> **WHAT TO DO**
Go through the data below and list every line that contains the string "neighboring".

> **INPUT DATA**
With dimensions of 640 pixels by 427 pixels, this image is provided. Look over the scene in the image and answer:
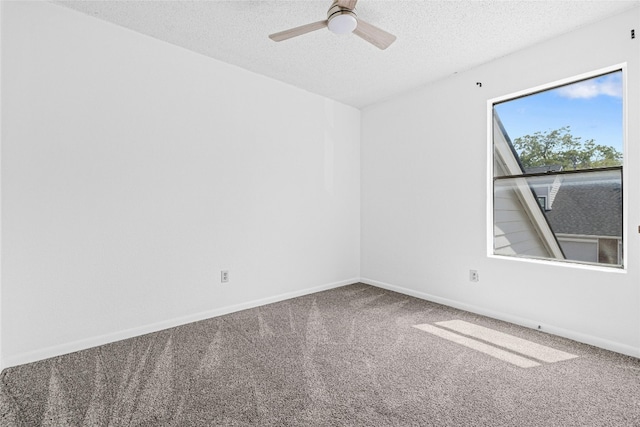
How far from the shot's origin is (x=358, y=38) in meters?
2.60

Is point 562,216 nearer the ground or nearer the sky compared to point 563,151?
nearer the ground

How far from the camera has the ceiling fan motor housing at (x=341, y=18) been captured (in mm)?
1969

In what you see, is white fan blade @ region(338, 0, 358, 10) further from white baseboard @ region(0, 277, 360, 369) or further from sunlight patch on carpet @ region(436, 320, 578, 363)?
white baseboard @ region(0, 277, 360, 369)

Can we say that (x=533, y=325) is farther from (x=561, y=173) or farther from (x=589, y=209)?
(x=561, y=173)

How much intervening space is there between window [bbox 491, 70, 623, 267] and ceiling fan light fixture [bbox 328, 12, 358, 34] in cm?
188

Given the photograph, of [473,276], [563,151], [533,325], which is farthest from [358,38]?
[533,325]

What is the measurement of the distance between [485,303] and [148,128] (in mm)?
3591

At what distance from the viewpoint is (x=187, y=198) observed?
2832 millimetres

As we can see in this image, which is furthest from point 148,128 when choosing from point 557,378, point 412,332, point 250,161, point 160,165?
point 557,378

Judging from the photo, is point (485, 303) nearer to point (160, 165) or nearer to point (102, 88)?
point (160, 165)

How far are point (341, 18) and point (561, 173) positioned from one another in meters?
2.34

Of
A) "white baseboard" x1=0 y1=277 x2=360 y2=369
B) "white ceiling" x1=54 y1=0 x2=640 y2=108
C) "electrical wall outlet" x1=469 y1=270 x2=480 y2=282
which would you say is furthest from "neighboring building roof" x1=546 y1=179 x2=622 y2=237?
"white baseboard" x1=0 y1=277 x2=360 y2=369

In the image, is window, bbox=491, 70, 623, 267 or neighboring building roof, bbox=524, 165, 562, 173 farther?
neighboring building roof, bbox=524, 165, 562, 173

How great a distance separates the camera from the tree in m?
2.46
* * *
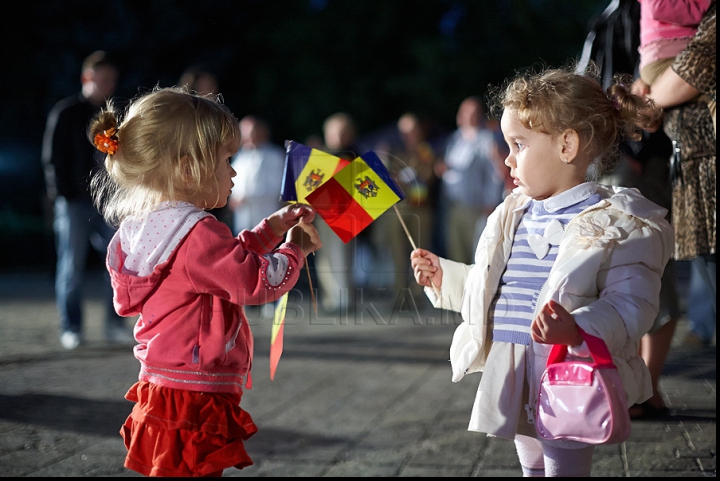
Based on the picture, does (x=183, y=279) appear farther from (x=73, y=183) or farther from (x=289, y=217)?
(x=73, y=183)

> **ANSWER TO THIS EXERCISE**
which would you say is furthest from "neighboring building roof" x1=546 y1=179 x2=622 y2=237?
In the image, is window, bbox=491, 70, 623, 267 or neighboring building roof, bbox=524, 165, 562, 173 farther?
neighboring building roof, bbox=524, 165, 562, 173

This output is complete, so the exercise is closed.